75% des adolescents possèdent un smartphone, qui leur permet d’accéder à internet, de regarder des vidéos, et d’interagir avec des applis. 91% d’entre eux se connectent depuis des appareils mobiles (téléphone, tablette), si bien qu’un quart des ados est décrit comme « constamment connecté » à internet.
76% des adolescents utilisent au moins un réseau social, et Facebook demeure le plus populaire. Même si 70% d’entre eux disposent d’un « portefeuille de réseaux sociaux », incluant en sus Twitter et Instagram.
Quatre foyers sur cinq disposent d’un appareil utilisé pour jouer aux jeux vidéo. Les gamers sont surtout les garçons, 91% disant avoir une console de jeux et 84% jouer à des jeux sur leurs téléphones.

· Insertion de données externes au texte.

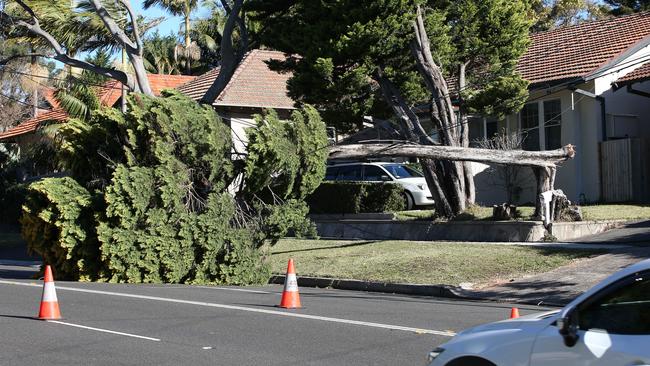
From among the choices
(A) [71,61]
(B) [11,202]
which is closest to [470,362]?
(A) [71,61]

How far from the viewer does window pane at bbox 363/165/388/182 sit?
27484mm

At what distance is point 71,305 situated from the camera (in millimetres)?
13141

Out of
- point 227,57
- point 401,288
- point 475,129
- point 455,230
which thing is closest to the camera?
point 401,288

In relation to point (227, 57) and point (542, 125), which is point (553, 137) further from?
point (227, 57)

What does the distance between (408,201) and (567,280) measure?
468 inches

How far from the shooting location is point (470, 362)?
18.7ft

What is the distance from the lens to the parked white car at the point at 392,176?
87.4 feet

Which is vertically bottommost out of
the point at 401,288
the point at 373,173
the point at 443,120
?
the point at 401,288

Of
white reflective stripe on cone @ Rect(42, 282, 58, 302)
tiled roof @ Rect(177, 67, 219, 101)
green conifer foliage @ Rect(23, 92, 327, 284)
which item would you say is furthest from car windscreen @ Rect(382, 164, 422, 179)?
white reflective stripe on cone @ Rect(42, 282, 58, 302)

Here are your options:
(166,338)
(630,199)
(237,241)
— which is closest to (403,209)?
(630,199)

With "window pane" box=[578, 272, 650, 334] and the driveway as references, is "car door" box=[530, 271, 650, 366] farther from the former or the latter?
the driveway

L’AAP profite de ces constats pour souligner que le temps passé sur les écrans ne cesse de croître, et ce dès le plus jeune âge.
Des effets néfastes
Obésité
Or, cela augmente le risque d’obésité et affecte le sommeil. L’Académie américaine recommande ainsi de limiter à 2h ou moins le temps « d’activité sédentaire devant un écran ».
« L’augmentation des calories assimilées lors de snacks devant la télévision a été pointée comme un risque important d’obésité », souligne l’AAP. « Et avoir une télé dans sa chambre continue d’être associé au risque d’obésité. »
Dépression
L’utilisation des réseaux sociaux augmente aussi les risques de dépression, en particulier chez les adolescents qui les utilisent de manière passive (c’est-à-dire qu’ils regardent les photos des autres sans interagir ou en publier eux-mêmes).
Troubles du sommeil
Au-delà, l’Académie pointe une augmentation des troubles du sommeil chez ceux qui dorment avec leurs téléphones. Générée par les diodes électroluminescentes (LED), la lumière de l’écran active 100 fois plus les récepteurs photosensibles de la rétine que la lumière blanche d’une lampe. Du coup, même avec une luminosité faible, l’écran du portable tient éveillé, retardant l’horloge interne et impactant la qualité du sommeil.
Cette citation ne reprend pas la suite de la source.